▸ PASSAGE TO READ
────────────────

The book is divided into an Introduction, written by McCormack, and
five Parts: Archaeology and Identity,
Centre and
Periphery,
Contact with the Outside,
The Japanese
Family,
and Culture and Ideology.
McCormack's
Introduction skillfully develops the theme of the volume while
providing an overview of each chapter. The premise of the book is
clear from the title: while Japan has usually been called a
monocultural society, evidence reaching back to prehistoric times
contradicts this assumption of homogeneity, providing instead an image
of a multicultural society, albeit one that commonly denies any
possibility of diversity. While it is not new to state that Japan is
not as monocultural as has generally been believed, it is new to take
such a wide-ranging and decisive look at these assumptions. McCormack
writes that the book challenges the conventional approach by arguing
that Japan has long been multicultural,
and that what is
distinctive is the success with which that diversity has been cloaked
by the ideology of uniqueness
and monoculturalism.
While
sympathetic to the Japanese attempt to resist Western cultural
hegemonism and the pretense that Western European values are
universal, the contributors incline towards post-modern cultural
relativism rather than any sort of hegemonism, European or Japanese
(p. 3).
As is generally case with edited volumes, the chapters collected here are somewhat uneven in every respect. Some are narrowly focused on issues which would seem to only concern Japan; others take a broader view and are applicable to human cultural processes more generally. Some are thoroughly end-noted, with a wide variety of reference materials in English, Japanese, and other languages; others are more personal reflections with few or no references. The differences are not always such as to undermine the contributions; rather, the volume succeeds in providing a variety of viewpoints in numerous styles, all of which contribute to the central thesis, that Japan is now and always has been a multicultural society.

────────────────

▸ GIVEN ENTRIES
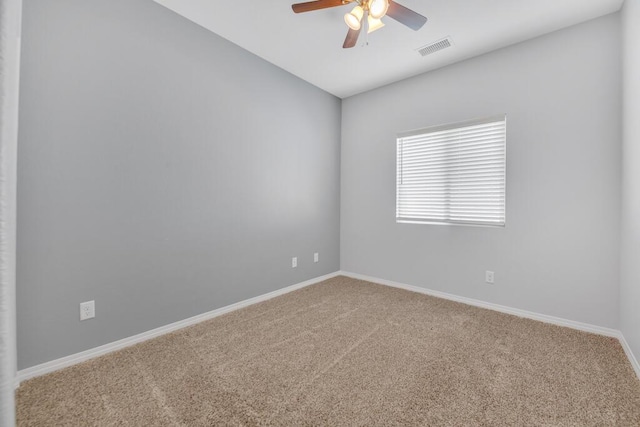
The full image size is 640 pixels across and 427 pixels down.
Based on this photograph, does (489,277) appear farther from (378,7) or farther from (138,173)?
(138,173)

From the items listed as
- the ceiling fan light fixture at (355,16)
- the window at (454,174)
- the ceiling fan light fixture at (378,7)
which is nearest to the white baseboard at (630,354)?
the window at (454,174)

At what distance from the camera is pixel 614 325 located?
2117mm

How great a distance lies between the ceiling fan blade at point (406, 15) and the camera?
1739 millimetres

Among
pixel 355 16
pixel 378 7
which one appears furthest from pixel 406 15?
pixel 355 16

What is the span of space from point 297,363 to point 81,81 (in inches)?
92.0

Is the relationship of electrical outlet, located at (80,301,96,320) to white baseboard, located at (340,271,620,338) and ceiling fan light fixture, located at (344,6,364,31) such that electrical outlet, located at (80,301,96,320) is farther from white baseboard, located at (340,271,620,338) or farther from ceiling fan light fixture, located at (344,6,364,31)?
white baseboard, located at (340,271,620,338)

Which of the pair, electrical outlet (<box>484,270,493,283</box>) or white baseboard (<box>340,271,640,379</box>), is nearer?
white baseboard (<box>340,271,640,379</box>)

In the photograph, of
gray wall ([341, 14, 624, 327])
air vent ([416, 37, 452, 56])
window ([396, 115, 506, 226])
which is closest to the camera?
gray wall ([341, 14, 624, 327])

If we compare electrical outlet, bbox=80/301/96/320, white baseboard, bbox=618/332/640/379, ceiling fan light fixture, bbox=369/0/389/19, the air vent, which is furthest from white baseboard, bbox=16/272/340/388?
the air vent

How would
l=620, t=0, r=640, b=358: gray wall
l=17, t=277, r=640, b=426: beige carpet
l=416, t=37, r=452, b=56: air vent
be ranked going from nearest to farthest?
l=17, t=277, r=640, b=426: beige carpet, l=620, t=0, r=640, b=358: gray wall, l=416, t=37, r=452, b=56: air vent

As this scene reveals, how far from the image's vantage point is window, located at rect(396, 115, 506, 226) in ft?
8.75

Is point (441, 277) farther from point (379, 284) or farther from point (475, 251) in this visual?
point (379, 284)

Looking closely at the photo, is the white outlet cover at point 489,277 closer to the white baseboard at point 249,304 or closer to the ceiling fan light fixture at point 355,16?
the white baseboard at point 249,304

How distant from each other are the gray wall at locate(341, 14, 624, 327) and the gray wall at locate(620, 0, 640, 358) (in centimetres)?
13
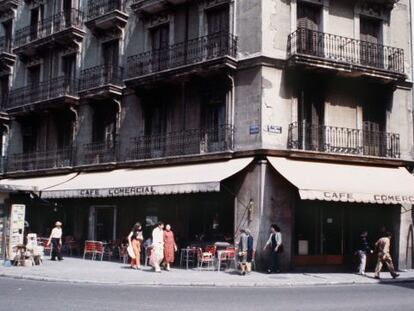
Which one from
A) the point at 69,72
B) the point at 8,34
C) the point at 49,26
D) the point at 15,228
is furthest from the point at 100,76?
the point at 8,34

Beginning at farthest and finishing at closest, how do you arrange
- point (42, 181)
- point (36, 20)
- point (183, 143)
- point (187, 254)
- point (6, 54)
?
1. point (6, 54)
2. point (36, 20)
3. point (42, 181)
4. point (183, 143)
5. point (187, 254)

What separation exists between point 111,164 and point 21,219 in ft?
18.0

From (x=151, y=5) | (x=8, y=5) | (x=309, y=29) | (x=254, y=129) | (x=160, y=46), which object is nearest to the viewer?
(x=254, y=129)

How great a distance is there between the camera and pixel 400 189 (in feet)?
63.9

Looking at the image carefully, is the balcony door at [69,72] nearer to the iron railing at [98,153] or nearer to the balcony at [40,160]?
the balcony at [40,160]

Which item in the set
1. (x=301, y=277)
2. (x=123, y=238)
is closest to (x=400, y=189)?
(x=301, y=277)

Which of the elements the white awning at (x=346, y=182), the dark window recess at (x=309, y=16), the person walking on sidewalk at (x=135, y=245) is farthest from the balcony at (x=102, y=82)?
the white awning at (x=346, y=182)

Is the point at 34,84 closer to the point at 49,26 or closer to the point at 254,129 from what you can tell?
the point at 49,26

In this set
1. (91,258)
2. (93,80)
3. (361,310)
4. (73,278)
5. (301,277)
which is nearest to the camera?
(361,310)

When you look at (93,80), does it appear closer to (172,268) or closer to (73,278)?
(172,268)

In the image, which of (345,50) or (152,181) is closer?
A: (152,181)

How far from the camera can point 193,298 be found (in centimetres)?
1204

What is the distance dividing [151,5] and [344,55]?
28.8 feet

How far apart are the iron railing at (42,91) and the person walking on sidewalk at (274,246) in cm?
1382
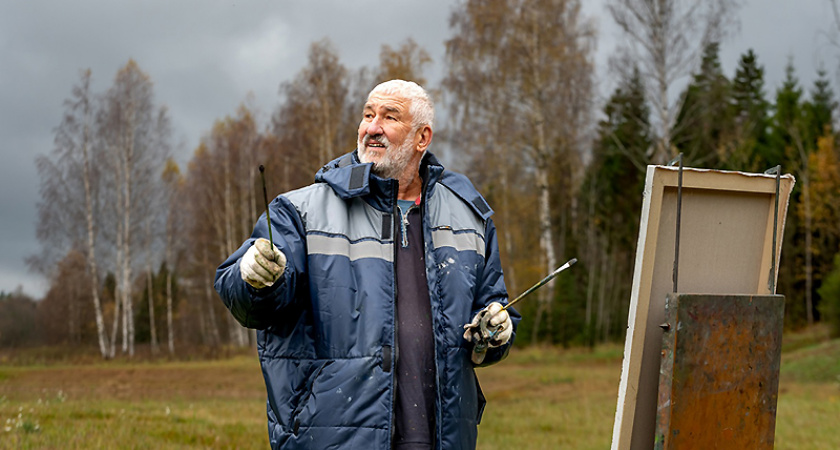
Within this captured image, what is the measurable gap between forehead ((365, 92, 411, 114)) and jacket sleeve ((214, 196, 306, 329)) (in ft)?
1.76

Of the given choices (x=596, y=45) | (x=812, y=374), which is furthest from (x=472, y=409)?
(x=596, y=45)

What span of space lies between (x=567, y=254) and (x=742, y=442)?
79.2ft

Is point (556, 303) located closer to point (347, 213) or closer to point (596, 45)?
point (596, 45)

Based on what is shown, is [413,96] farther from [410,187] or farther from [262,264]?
[262,264]

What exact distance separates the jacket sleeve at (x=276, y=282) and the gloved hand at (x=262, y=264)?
0.05 metres

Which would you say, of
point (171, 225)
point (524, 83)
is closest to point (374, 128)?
point (524, 83)

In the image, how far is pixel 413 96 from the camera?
9.93 feet

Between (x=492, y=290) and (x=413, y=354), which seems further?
(x=492, y=290)

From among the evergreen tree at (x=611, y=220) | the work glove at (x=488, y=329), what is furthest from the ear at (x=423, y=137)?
the evergreen tree at (x=611, y=220)

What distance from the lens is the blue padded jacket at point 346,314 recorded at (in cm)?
252

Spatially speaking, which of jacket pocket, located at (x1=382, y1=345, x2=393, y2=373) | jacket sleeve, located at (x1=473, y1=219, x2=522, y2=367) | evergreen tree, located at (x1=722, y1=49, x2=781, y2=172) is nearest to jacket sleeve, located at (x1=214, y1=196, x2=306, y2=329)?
jacket pocket, located at (x1=382, y1=345, x2=393, y2=373)

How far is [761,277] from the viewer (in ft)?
8.31

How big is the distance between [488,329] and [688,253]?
2.22 feet

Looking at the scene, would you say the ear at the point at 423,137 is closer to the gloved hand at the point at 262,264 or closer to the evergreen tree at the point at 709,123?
the gloved hand at the point at 262,264
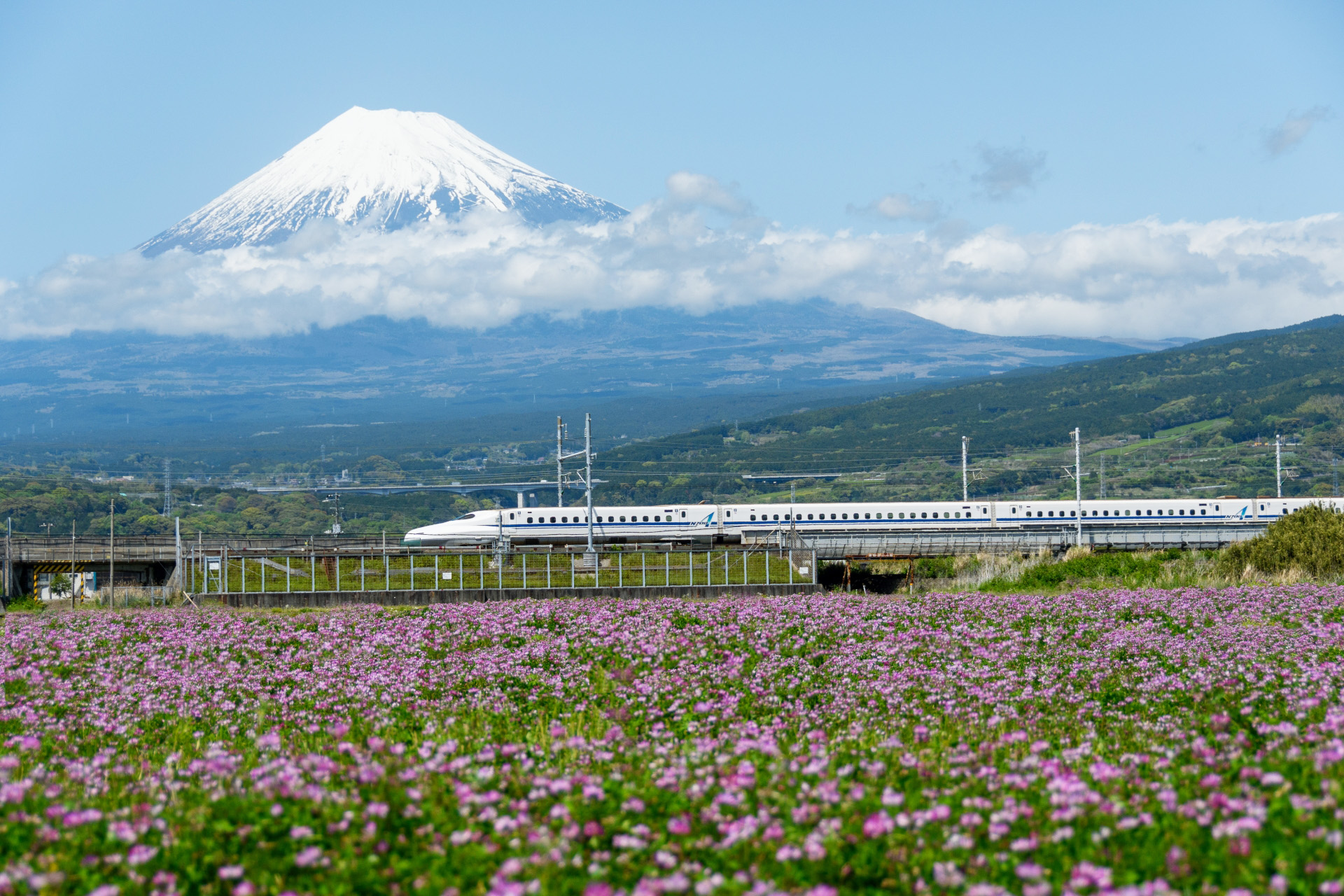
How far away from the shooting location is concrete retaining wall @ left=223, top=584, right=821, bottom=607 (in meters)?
35.3

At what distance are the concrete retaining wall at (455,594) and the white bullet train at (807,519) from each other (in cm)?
3533

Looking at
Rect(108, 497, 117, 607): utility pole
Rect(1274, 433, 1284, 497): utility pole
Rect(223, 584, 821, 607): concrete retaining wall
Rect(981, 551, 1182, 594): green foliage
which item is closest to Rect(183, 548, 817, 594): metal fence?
Rect(223, 584, 821, 607): concrete retaining wall

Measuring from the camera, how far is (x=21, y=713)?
50.0ft

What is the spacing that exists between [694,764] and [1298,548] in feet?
98.4

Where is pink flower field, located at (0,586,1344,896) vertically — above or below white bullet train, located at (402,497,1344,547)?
above

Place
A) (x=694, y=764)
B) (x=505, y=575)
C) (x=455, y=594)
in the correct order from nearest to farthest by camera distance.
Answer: (x=694, y=764) < (x=455, y=594) < (x=505, y=575)

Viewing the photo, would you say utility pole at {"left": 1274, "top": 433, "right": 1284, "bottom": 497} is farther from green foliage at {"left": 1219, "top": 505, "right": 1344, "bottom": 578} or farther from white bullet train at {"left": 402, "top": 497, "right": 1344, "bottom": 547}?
green foliage at {"left": 1219, "top": 505, "right": 1344, "bottom": 578}

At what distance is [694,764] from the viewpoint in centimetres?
1011

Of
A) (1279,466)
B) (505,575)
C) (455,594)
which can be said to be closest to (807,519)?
(505,575)

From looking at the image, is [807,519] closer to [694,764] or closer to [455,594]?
Answer: [455,594]

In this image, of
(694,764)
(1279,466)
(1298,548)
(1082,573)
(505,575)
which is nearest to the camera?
(694,764)

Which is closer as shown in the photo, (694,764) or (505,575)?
(694,764)

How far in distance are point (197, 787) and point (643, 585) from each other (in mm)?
25755

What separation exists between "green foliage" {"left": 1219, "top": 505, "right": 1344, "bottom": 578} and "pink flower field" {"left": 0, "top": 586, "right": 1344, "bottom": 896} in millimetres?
13815
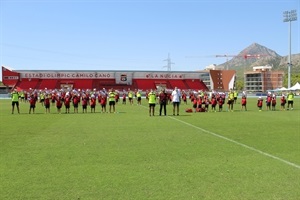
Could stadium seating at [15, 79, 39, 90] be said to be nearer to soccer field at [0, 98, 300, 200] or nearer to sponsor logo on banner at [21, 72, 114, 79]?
sponsor logo on banner at [21, 72, 114, 79]

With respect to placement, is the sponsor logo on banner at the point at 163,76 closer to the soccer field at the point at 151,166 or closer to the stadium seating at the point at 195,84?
→ the stadium seating at the point at 195,84

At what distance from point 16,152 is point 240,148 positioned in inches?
226

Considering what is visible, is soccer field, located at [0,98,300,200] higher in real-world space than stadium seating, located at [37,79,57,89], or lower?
lower

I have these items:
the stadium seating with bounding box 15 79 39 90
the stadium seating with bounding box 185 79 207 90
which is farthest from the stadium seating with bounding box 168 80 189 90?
the stadium seating with bounding box 15 79 39 90

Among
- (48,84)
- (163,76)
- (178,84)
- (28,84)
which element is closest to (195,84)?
(178,84)

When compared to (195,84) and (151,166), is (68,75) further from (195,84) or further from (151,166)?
(151,166)

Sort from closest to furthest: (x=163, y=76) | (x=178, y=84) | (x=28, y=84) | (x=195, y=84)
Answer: (x=28, y=84)
(x=178, y=84)
(x=195, y=84)
(x=163, y=76)

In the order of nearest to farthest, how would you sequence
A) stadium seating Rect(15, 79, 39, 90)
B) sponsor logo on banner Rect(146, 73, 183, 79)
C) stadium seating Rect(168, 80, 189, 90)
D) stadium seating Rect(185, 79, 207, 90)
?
stadium seating Rect(15, 79, 39, 90) < stadium seating Rect(168, 80, 189, 90) < stadium seating Rect(185, 79, 207, 90) < sponsor logo on banner Rect(146, 73, 183, 79)

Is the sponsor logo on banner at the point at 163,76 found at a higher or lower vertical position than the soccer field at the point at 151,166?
higher

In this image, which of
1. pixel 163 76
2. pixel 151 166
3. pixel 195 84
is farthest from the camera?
pixel 163 76

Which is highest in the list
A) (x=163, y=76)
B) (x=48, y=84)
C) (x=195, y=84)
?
(x=163, y=76)

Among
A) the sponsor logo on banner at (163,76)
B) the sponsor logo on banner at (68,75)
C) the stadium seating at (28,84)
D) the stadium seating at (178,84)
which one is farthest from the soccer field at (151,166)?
the sponsor logo on banner at (163,76)

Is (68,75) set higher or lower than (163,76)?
higher

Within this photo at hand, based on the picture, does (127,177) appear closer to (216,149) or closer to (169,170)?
(169,170)
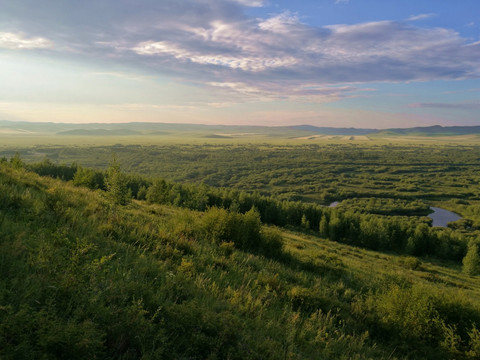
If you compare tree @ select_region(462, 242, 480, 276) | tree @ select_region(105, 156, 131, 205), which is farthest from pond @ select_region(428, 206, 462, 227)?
tree @ select_region(105, 156, 131, 205)

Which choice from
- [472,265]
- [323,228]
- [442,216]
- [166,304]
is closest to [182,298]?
[166,304]

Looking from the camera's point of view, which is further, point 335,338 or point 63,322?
point 335,338

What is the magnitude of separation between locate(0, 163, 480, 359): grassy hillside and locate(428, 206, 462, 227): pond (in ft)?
359

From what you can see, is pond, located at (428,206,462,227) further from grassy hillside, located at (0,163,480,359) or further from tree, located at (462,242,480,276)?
grassy hillside, located at (0,163,480,359)

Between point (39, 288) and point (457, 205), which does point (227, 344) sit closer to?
point (39, 288)

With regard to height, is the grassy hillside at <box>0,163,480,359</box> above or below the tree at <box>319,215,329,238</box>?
above

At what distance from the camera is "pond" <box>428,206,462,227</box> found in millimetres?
98481

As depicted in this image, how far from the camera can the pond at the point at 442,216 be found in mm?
98481

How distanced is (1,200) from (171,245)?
15.3ft

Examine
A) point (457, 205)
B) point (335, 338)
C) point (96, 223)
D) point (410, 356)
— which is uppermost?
point (96, 223)

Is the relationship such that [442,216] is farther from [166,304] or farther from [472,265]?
[166,304]

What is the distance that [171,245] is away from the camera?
26.5 feet

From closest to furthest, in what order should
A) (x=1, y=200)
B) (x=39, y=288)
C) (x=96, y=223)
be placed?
(x=39, y=288) → (x=1, y=200) → (x=96, y=223)

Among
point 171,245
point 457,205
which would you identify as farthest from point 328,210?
point 457,205
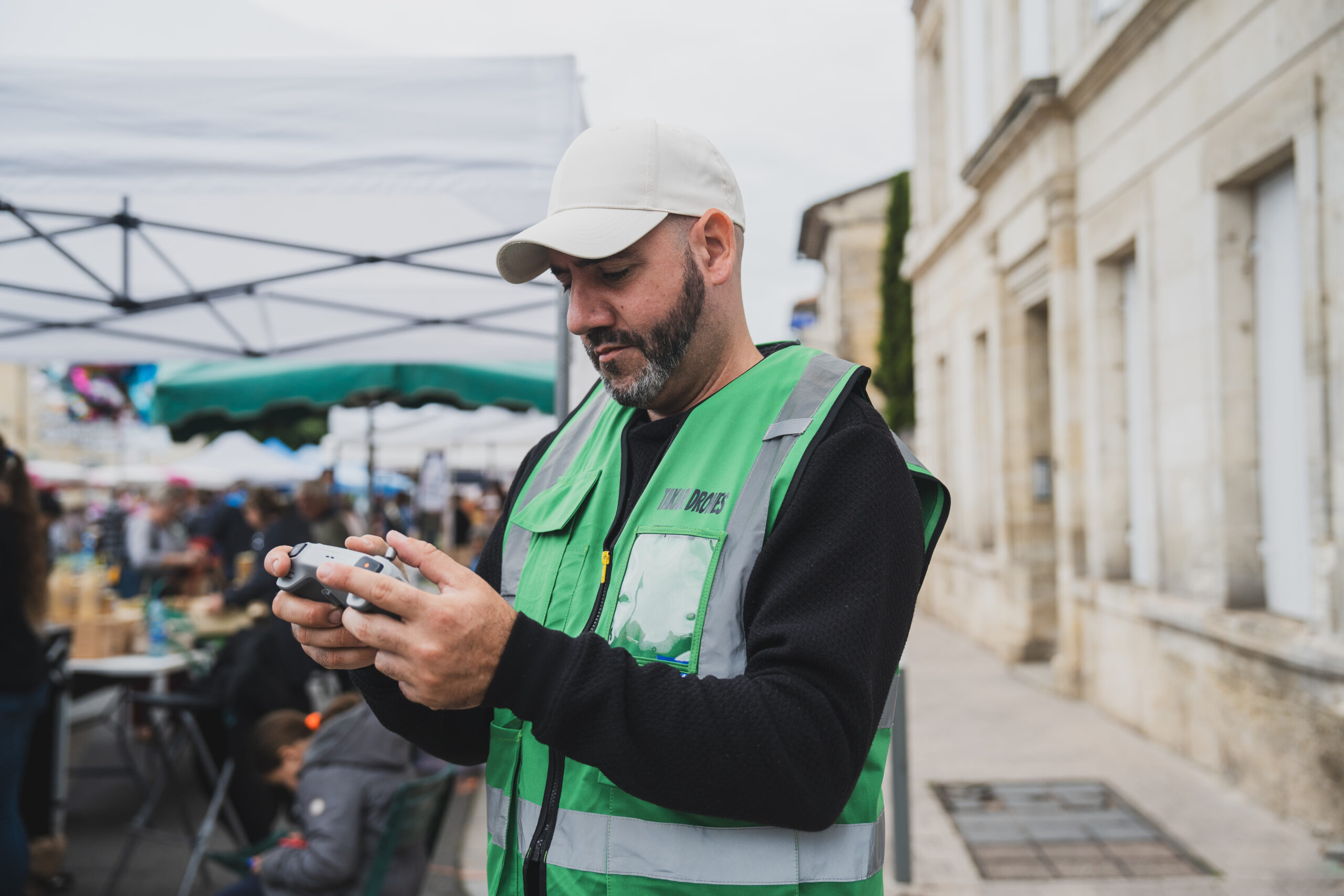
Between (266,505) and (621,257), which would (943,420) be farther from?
(621,257)

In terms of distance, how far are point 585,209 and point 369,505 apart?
8.00 meters

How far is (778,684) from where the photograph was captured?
1175 millimetres

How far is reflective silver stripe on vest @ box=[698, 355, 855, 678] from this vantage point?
130 centimetres

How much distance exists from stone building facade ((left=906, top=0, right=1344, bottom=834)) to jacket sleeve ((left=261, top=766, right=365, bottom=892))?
169 inches

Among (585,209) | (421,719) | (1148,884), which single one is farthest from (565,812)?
(1148,884)

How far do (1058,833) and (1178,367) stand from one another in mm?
3118

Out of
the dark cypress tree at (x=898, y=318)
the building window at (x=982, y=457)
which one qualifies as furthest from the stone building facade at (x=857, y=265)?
the building window at (x=982, y=457)

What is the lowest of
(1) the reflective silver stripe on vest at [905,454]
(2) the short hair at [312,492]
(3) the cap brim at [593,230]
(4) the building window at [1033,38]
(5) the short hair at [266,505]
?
(5) the short hair at [266,505]

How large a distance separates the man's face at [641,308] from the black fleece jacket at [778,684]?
1.13 ft

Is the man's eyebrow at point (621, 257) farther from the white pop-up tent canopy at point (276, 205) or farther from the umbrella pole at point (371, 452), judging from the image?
the umbrella pole at point (371, 452)

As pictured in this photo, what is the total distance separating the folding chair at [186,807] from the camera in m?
4.71

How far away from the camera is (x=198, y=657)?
6.09 m

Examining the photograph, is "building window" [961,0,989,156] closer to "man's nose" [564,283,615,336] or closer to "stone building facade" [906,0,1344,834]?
"stone building facade" [906,0,1344,834]

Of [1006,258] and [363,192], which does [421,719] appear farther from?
[1006,258]
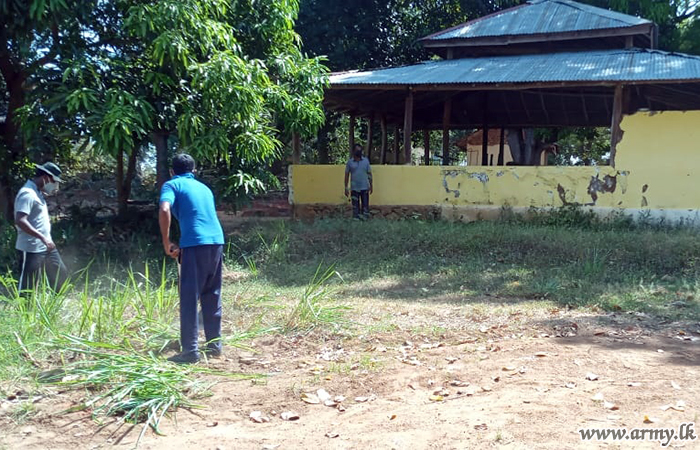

────────────────

▸ PROBLEMS AND TASKS
1. List the five Parts into which the book in the book review is divided.
2. Report every line of the records that contains the word "above".
The records are unrelated to the book review.

▸ RESPONSE LIST
1. Archaeology and Identity; Centre and Periphery; Contact with the Outside; The Japanese Family; Culture and Ideology

2.
Where is pink flower field, located at (0,586,1344,896) vertically — above or below white bullet train, located at (402,497,1344,547)?
above
With regard to height, is the grassy hillside at <box>0,163,480,359</box> above or below the tree at <box>319,215,329,238</box>?
above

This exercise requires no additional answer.